OdpowiedzUsuńZ kolei ja jestem dość ciekaw kontynuacji :)
Pozdrawiam
Nar.
A mnie te absurdy fabularne w cale jakoś nie rażą - w końcu to nie jest dramat psychologiczny, tylko poniekąd film akcji, a te mają własną konwencję, która czasem wymaga pewnej umowności. Przede wszystkim ma być widowiskowo, a czy zachowania bohaterów są racjonalne to już kwestia drugorzędna.
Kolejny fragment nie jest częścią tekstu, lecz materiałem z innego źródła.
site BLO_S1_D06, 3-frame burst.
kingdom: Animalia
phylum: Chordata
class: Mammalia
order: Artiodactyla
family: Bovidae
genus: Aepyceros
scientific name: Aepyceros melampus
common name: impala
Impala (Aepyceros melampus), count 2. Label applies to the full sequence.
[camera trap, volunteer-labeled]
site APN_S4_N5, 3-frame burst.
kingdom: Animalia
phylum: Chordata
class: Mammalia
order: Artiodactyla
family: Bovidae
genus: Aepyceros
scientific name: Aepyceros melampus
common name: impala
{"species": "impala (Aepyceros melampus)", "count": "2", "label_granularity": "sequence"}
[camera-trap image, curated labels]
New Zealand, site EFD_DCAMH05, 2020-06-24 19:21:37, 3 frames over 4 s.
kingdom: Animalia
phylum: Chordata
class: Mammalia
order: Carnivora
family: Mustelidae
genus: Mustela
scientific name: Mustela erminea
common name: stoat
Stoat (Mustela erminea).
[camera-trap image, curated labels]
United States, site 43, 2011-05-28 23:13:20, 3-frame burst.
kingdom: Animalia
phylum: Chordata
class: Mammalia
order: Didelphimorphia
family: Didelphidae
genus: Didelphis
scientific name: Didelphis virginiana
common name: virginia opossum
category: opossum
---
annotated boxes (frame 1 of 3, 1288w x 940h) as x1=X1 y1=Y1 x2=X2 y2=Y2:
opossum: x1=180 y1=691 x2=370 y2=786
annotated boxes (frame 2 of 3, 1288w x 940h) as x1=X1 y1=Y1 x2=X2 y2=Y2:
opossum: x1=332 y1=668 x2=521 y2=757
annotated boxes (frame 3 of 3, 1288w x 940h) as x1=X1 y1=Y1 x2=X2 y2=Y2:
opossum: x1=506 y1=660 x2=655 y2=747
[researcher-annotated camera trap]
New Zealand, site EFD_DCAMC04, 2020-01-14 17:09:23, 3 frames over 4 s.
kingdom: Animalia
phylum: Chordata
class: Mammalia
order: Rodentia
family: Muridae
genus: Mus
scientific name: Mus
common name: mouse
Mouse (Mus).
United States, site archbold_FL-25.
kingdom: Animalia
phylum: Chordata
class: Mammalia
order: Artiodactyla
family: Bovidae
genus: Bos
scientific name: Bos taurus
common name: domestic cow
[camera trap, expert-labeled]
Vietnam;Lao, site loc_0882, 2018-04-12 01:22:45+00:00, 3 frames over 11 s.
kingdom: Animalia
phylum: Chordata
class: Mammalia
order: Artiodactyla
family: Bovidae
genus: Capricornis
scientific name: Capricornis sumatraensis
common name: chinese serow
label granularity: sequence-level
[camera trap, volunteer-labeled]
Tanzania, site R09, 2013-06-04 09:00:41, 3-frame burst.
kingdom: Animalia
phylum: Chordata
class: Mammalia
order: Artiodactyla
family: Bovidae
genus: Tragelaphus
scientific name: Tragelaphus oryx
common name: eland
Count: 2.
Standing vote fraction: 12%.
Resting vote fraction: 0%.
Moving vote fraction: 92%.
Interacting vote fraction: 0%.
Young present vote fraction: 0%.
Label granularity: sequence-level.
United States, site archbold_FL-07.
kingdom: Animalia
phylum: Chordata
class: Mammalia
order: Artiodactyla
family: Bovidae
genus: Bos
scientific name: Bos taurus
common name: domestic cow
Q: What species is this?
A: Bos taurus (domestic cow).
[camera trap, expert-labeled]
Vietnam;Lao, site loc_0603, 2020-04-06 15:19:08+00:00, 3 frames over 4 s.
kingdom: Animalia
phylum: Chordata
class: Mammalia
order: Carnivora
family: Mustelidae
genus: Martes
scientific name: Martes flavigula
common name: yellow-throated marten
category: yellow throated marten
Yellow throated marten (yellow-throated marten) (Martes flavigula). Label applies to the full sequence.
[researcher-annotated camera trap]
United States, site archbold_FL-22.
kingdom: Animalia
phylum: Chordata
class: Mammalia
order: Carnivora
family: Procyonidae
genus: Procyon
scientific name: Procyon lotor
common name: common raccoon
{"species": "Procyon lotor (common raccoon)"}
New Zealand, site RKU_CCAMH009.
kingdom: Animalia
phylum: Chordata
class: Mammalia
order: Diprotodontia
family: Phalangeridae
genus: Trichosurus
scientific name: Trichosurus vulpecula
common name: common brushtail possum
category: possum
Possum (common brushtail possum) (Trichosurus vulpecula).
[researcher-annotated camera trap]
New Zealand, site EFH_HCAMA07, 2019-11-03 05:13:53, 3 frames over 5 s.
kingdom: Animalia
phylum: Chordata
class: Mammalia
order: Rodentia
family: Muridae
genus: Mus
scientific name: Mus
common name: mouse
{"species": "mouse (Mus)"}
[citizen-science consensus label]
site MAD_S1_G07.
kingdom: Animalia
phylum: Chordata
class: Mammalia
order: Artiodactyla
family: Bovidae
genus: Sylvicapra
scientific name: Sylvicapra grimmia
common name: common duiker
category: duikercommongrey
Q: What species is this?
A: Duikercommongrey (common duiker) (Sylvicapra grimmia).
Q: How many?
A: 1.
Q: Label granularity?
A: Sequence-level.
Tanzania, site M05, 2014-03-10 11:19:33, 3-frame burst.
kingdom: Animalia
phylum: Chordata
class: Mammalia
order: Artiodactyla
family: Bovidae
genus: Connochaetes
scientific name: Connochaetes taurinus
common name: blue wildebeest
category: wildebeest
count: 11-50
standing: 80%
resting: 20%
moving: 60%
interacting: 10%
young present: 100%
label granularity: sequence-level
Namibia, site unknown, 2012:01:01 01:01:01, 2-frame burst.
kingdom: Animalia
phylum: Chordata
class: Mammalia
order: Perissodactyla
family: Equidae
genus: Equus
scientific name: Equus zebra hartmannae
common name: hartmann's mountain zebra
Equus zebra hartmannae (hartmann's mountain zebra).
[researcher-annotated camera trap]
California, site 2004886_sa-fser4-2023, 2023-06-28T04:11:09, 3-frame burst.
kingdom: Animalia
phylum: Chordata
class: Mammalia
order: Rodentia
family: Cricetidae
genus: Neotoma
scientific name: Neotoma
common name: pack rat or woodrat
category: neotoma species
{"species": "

Przynajmniej ja tak to widzę, jestem wyrozumiała dla takich usterek.
UsuńFaktycznie: Fassbender gra tak, że dla wielu aktorów taki poziom to marzenie ściętej GŁOWY ;D Facet ma ŁEB jak sklep.
A ja mam jedno skojarzenie: wychodzi na to, że znów my - ludzie spieprzyliśmy... Tylko wylądowaliśmy na jakiejś planecie i myk - po naszej interwencji wykluł się Obcy! Czyli całe to zamieszanie z Alienami psu na budę - my je stworzyliśmy. po co więc Nostromo ląduje na jakiejś planecie, po co przesłuchanie Ripley... aaa już wiem. Bo harda bohaterka zamiast wracać w te pędy na Ziemię leci do Inżynierów i nikt się o niczym nie dowiedział!